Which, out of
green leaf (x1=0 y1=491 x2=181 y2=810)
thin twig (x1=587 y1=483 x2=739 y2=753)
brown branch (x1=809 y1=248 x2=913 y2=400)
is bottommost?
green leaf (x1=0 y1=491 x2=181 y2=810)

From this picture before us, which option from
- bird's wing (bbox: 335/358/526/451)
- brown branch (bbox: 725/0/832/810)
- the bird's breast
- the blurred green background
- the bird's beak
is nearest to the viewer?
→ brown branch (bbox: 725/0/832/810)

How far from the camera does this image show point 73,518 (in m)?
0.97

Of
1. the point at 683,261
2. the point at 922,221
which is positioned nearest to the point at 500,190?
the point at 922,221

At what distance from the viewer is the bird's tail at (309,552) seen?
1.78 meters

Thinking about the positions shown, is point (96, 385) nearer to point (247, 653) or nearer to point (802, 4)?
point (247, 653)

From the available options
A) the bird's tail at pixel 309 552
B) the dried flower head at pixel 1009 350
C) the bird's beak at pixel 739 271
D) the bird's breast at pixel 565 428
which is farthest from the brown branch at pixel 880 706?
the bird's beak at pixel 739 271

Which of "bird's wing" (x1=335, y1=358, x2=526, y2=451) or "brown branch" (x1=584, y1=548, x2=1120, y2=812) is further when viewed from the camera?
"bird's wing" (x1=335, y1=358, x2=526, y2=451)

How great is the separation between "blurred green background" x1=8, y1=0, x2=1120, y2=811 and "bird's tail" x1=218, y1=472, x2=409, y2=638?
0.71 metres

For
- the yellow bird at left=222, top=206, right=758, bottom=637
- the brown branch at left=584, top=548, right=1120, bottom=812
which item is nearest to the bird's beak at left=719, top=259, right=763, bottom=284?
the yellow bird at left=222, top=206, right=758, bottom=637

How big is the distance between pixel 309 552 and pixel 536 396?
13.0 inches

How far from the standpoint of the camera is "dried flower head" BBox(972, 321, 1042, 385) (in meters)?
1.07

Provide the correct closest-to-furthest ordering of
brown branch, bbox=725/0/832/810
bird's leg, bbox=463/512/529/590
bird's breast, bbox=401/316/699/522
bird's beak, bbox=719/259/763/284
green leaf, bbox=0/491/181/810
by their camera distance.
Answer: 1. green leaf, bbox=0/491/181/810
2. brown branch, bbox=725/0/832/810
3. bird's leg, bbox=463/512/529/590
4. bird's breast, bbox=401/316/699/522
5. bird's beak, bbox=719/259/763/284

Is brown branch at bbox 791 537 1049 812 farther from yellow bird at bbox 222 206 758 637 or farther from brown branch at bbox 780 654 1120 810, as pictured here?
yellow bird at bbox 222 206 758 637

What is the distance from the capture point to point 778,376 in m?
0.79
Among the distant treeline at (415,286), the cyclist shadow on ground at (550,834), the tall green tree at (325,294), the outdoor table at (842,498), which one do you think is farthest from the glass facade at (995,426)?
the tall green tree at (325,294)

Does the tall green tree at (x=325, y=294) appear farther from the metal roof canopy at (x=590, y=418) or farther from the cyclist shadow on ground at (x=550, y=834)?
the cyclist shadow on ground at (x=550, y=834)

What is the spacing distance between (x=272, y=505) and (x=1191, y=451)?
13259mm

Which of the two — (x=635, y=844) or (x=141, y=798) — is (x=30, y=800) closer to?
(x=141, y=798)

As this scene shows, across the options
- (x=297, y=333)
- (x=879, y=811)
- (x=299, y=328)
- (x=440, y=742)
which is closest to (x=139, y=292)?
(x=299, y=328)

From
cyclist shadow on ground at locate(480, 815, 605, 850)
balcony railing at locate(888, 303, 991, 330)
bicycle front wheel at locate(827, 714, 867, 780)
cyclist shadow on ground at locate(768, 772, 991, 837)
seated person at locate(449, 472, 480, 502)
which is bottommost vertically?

------------------------------

*The exercise*. Rewrite the rows starting at the line that contains "What is the spacing" and ending at the last row, replacing "seated person" with "standing person" and keeping everything else the same.

*Solution for this task*.
What is the spacing distance between (x=272, y=505) and (x=1191, y=451)?
13259mm

Which of the two — (x=635, y=844) or (x=141, y=798) — is (x=30, y=800) closer to?
(x=141, y=798)

As this scene shows, across the options
- (x=297, y=333)
- (x=879, y=811)
- (x=299, y=328)
- (x=440, y=742)
which is closest to (x=139, y=292)?
(x=299, y=328)

From
cyclist shadow on ground at locate(480, 815, 605, 850)
balcony railing at locate(888, 303, 991, 330)
bicycle front wheel at locate(827, 714, 867, 780)
cyclist shadow on ground at locate(768, 772, 991, 837)
standing person at locate(449, 472, 480, 502)
which is bottommost vertically?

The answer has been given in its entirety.